== Exercise passage ==

┄┄┄┄┄┄┄┄┄┄┄┄┄┄┄┄┄┄┄┄

The real gain from a connection with Indonesia's Salim Group, whose promise to invest heavily in West Bengal might possibly help Manmohan Singh push through much-needed economic reforms in the teeth of Left Front opposition, would be a lesson in assimilation, versatility and work culture.
 
For Salim is a fascinating ethnic phenomenon. With assets worth 32.5 trillion rupiahs in 1995 and more than a finger "" a fist perhaps "" in the cement, food, property, automotive, finance, steel and agribusiness industries, it is Indonesia's largest conglomerate.
 
But that isn't what makes it unique. The founder-owner, Sudono Salim, was born Liem Sioe Liong in China's Fujian province in 1916, and fled to the then Dutch East Indies when civil war ravaged China in 1936.
 
Such Chinese maintained their position in independent Indonesia through the quaintly named Ali Baba alliances. Ali referred to an indigenous Muslim who held the licence while Baba was the Chinese who had the capital and brains.
 
Now, these tycoons are called cukong, originally spelt tjukong, which means "master" in Hokkien. The word has come to stand for a Chinese businessman who collaborates with a member of the Indonesian ruling elite, usually "" at least during General Suharto's long dictatorship "" an influential brasshat.

┄┄┄┄┄┄┄┄┄┄┄┄┄┄┄┄┄┄┄┄

== Given data ==
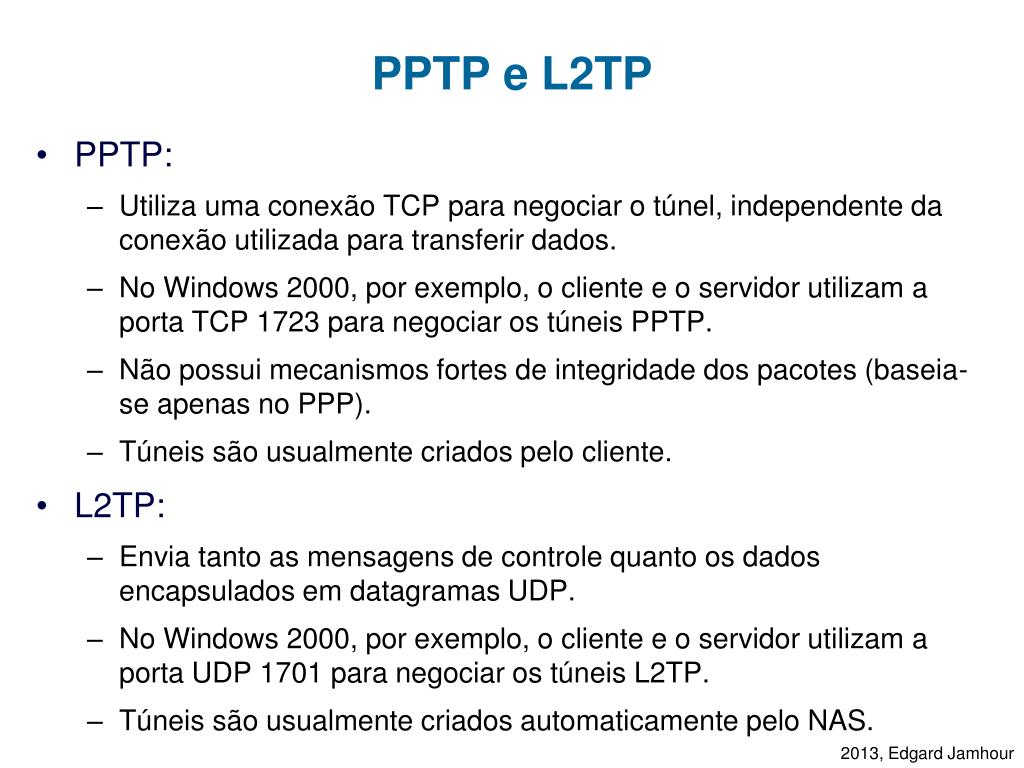 PPTP e L2TP

• PPTP:
– Utiliza uma conexão TCP para negociar o túnel, independente da conexão utilizada para transferir dados.
– No Windows 2000, por exemplo, o cliente e o servidor utilizam a porta TCP 1723 para negociar os túneis PPTP.
– Não possui mecanismos fortes de integridade dos pacotes (baseia-se apenas no PPP).
– Túneis são usualmente criados pelo cliente.

• L2TP:
– Envia tanto as mensagens de controle quanto os dados encapsulados em datagramas UDP.
– No Windows 2000, por exemplo, o cliente e o servidor utilizam a porta UDP 1701 para negociar os túneis L2TP.
– Túneis são usualmente criados automaticamente pelo NAS.

2013, Edgard Jamhour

┄┄┄┄┄┄┄┄┄┄┄┄┄┄┄┄┄┄┄┄

== Required action 1 ==
According to the text about the Salim Group, what does the word cukong mean in Hokkien?
== Required action 2 ==
Extract the part of the text about the Salim Group from "For Salim is" to "capital and brains.".
The records have no connection to the text about the Salim Group.

== Final answer 1 ==
It means "master."

== Final answer 2 ==
For Salim is a fascinating ethnic phenomenon. With assets worth 32.5 trillion rupiahs in 1995 and more than a finger "" a fist perhaps "" in the cement, food, property, automotive, finance, steel and agribusiness industries, it is Indonesia's largest conglomerate.
 
But that isn't what makes it unique. The founder-owner, Sudono Salim, was born Liem Sioe Liong in China's Fujian province in 1916, and fled to the then Dutch East Indies when civil war ravaged China in 1936.
 
Such Chinese maintained their position in independent Indonesia through the quaintly named Ali Baba alliances. Ali referred to an indigenous Muslim who held the licence while Baba was the Chinese who had the capital and brains.